I apologise in advance that this blog is 100% focused on running.
A week ago my housemates went to hike the Kepler (one of New Zealand's great walks) and I was left alone for four days. Immediately I felt the need to not sit at home alone and I elected to go for a gentle run up my local mountain, Ben Lomond. I love this mountain climb because it's not too technical and the gradient is challenging. 1400 metres climb in seven kilometres followed by a 1400 metres descent in 7 kilometres. It was immediately obvious that the winds were strong and I expected the winds to pick up as I passed the saddle. On the climb to the summit (a particularly steep 1.4km section) the winds battered me around but I was able to reach the summit safely. Upon summiting I noticed some very dark clouds across the valley, see photo, and I decided that I should head down quickly before the rain reached me. I didn't want to be up on the summit when that hit because the combination of seriously strong winds and rain would make for a slippy and challenging descent back to the saddle. Unfortunately, the wind was so strong that the rain hit me just a minute later and (as expected) the descent became quite unpleasant and "hairy". I carefully descended, a few times dropping to the ground to avoid the winds pushing me off the narrow path. I think I was the only person to summit that day since everyone else wisely decided to turn around once the rain hit. Overall a fun run, and good to experience challenging weather.
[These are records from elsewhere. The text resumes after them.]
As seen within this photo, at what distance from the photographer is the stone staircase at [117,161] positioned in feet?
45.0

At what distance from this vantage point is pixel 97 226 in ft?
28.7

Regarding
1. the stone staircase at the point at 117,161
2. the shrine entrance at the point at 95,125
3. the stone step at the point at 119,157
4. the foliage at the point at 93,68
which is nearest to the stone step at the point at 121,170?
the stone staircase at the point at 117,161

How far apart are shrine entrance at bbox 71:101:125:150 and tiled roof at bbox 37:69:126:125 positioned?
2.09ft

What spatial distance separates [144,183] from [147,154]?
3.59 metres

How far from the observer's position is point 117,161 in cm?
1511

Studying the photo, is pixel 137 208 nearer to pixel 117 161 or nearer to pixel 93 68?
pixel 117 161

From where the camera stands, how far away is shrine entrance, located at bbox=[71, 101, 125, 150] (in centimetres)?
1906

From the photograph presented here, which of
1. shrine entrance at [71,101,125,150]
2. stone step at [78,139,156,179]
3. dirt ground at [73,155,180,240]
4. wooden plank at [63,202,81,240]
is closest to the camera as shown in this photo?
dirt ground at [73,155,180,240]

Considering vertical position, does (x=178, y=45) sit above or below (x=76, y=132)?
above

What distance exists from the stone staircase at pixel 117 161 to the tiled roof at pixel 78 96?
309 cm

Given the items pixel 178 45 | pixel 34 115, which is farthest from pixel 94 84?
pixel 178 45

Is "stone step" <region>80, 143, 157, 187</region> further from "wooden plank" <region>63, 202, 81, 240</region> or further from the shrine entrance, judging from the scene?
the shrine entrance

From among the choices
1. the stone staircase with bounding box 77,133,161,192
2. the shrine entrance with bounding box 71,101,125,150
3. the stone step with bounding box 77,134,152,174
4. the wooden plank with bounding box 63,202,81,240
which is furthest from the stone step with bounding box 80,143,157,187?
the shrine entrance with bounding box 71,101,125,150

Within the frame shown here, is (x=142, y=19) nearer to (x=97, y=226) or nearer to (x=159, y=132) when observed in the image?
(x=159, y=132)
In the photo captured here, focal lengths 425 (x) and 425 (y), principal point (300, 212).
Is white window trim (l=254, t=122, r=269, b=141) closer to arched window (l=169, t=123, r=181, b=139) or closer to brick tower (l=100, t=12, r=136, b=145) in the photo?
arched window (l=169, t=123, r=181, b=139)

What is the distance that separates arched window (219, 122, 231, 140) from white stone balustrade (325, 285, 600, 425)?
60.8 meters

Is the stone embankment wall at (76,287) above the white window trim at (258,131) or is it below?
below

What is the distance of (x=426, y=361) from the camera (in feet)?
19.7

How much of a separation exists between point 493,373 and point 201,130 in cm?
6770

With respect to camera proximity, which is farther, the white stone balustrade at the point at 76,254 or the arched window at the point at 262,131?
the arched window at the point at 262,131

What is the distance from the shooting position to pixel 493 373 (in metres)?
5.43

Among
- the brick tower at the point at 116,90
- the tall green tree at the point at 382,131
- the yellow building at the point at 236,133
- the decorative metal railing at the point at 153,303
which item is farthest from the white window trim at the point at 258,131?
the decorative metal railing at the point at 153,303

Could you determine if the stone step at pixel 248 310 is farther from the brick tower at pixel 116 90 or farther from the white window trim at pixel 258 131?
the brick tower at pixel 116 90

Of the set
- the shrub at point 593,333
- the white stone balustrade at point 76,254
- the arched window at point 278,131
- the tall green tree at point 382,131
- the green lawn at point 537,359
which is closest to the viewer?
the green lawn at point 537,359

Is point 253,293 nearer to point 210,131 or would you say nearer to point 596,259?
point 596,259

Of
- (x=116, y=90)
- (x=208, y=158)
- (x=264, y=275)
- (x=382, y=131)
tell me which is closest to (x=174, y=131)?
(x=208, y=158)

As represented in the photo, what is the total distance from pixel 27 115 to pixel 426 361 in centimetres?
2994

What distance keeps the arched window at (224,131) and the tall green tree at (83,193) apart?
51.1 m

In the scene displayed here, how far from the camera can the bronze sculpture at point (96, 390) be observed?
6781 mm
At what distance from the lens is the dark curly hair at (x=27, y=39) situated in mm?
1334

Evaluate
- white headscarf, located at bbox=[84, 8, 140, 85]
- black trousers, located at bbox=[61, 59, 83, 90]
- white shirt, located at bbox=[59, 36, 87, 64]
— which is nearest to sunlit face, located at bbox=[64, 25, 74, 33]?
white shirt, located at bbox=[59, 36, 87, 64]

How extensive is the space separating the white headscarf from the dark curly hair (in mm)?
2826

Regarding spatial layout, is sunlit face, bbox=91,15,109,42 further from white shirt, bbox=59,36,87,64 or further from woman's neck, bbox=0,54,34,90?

A week later and I am finally going fastpacking. The marriage of trail running and multi-day hiking, I have spent half a year planning my first fastpacking adventure. Slowly researching and acquiring the gear, finally I was ready to go a few days ago. If you saw my Instagram then you know it didn't go to plan... I ran for almost three hours to find that the road I needed to run down was closed. It closed that morning for road repairs. It is the only road that goes where I wanted to go and it's the most dangerous public road in New Zealand, so when repairs are needed not even foot traffic can get through. I sat by the Skippers saddle landmark for half an hour and looked at other huts to stay in but there were no realistic alternatives. I went home feeling failed, deflated and frustrated. I knew I couldn't let that weekend go without some form of running redemption.
The same day as my failed fastpacking I set out to climb up and down Ben Lomond in under two hours. I have attempted this three times before without managing to break the two hour barrier. Once I failed to reach the summit due to chest-high snow and twice I summited and descended in two hours 13 minutes. So, with a 25 kilometre warm up, I gave my all and managed a full Ben Lomond climb and down in one hour 55 minutes. For the first time in months I felt amazing while running, I had no doubts that I was going to smash the two hour barrier. My body was so strong and I felt like I had limitless energy. The summit sunset was a big bonus too. It's runs like this that I never forget.
Overall I definitely overworked myself this week with my running. Excluding ultra-marathons this has been my biggest milage week of the entire year. Even with the huge high from the sub two hours success I am feeling overall poorly about my running right now. I won't make the 2000 kilometre target for 2020. I plan to take my running easy for the next few weeks. That's not to say I won't go for some long, maybe even crazy, runs. I probably will still, but overall I will be giving myself some rest. No targets, no runs I don't want to do. A healthy end of year physical and mental recovery. On to bigger and crazier in 2021 - although I'm not sure how I plan to top August's 100 miler.